The main findings of this study were as follows: the SSR of ART babies in Jilin Province was 50.64%; SSR was associated with fertilization methods. And comparing to IVF, ICSI might decrease the percentage of male babies.
SSR is often used as an important indicator of population health and fertility. As far we know, the normal value of SSR is 51.22% . Different from those of large sample studies, an analysis from the UK showed that the SSR of babies born through ART was 50.98% . It was lower than the normal value and approximated to ours. A study specifically on single embryo transfer revealed that the SSR of New Zealand and Australia were 51.3% and 51.5%, respectively . They were all higher than the normal value. A Chinese large sample research  from 18 reproductive centers showed an SSR of 51.8%, it was beyond the normal level. From our data result and the national, we could preliminarily conclude that ART might influence the SSR in China. Due to some factors such as large sample size gaps, research time, geographical differences or social demography structure, our result was different from the above studies. Whether the relatively lower SSR of babies born through ART in Jilin Province will balance the total SSR of the province, including through natural pregnancy, remains to be studied.

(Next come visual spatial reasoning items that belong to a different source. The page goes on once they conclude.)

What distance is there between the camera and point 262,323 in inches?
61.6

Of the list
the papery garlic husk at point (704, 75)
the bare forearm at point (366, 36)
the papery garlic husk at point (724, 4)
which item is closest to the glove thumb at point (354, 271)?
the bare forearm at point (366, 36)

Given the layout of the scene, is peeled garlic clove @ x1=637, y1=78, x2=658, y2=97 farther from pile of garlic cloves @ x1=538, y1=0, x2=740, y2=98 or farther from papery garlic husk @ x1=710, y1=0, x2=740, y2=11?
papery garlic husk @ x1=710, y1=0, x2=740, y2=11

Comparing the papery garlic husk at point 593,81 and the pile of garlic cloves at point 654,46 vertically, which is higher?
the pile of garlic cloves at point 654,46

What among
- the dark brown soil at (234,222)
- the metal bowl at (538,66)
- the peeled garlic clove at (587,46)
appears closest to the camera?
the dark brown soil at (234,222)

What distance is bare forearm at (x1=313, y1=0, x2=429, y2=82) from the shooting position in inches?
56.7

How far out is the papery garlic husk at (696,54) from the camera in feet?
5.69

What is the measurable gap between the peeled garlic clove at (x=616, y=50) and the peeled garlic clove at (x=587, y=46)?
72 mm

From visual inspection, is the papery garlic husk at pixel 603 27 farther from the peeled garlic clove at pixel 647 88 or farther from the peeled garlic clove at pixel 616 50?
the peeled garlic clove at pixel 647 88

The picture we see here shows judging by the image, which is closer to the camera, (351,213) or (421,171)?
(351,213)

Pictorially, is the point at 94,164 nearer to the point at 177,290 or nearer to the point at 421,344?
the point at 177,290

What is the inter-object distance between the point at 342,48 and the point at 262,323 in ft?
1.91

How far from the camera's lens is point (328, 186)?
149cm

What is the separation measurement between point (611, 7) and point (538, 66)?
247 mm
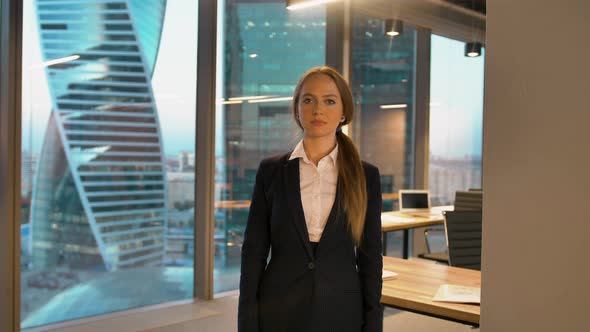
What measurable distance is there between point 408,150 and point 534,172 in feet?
20.0

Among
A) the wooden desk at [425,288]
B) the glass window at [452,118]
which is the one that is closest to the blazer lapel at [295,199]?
the wooden desk at [425,288]

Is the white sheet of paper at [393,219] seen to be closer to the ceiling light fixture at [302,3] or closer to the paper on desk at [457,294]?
the ceiling light fixture at [302,3]

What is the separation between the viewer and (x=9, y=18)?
361 centimetres

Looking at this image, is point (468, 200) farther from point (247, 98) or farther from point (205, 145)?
point (205, 145)

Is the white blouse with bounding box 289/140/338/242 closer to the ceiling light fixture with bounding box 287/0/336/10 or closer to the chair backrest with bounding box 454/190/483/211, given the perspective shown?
the ceiling light fixture with bounding box 287/0/336/10

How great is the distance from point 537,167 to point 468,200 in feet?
15.2

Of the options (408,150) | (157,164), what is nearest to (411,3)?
(408,150)

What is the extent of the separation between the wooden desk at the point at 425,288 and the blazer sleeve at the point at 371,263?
46 cm

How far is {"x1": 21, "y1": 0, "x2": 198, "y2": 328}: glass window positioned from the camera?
3.88 m

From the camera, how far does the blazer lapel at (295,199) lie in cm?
161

Although our results only showed an association between fertilization methods and SSR, this result was consistent with the results of other similar studies [4, 5, 13, 14]. The development of ICSI was facilitated when researchers focused on male infertility by considering sperm factors at the beginning of treatment for infertility . As second-generation IVF technology, ICSI has been widely used worldwide. But researchers have never stopped discussing the safety of ICSI . In the China’s first large sample study  about SSR of ART babies, a preliminary analysis was conducted on the reasons why ICSI might reduce SSR. They thought that the patient’s spermatogenic function was impaired, normally functioning sperm with Y chromosome was also reduced. However, other studies had shown that patients with normal spermatogenesis had reduced SSR after ICSI . We analyzed the possible reason was although the best indication for ICSI targeted male factors such as azoospermia, some patients had ICSI because of non-male factors . For example, those patients who had previously experienced failed fertilization with IVF. Therefore, the above different research results might have different conclusions, depending on what the indications for ART were. In this study, male factors accounted for the largest proportion of infertility factors. The number of patients undergoing ART for both male and female factors also accounted for a significant proportion. And we separated patients who had ICSI from rescue-ICSI. Rescue-ICSI were all performed after unsuccessful IVF that were for non-male factors. Unlike with ICSI alone, no effect on SSR was shown when compared to IVF. Most infertile men in our centre were patients with azoospermia or chromosomal abnormalities. Therefore, we tentatively concluded that the proportion of male babies born to ART patients who were solely due to male factors was lower than that of other factors.
There are some limitations in our study. Firstly, our sample size is relatively small. As a newly developed technology in Jilin Province in recent years, the sample size was limited when the gender of the offspring was excluded as one male and one female. What’s more, the information we have collected is not comprehensive. We should collect information such as the test results of some reports from the parents, etc. This is the incomplete information caused by the incomplete electronic medical record system in the early stage. We think that in the future, with the gradual improvement of our system, we will analyse the impact on SSR from a more comprehensive perspective.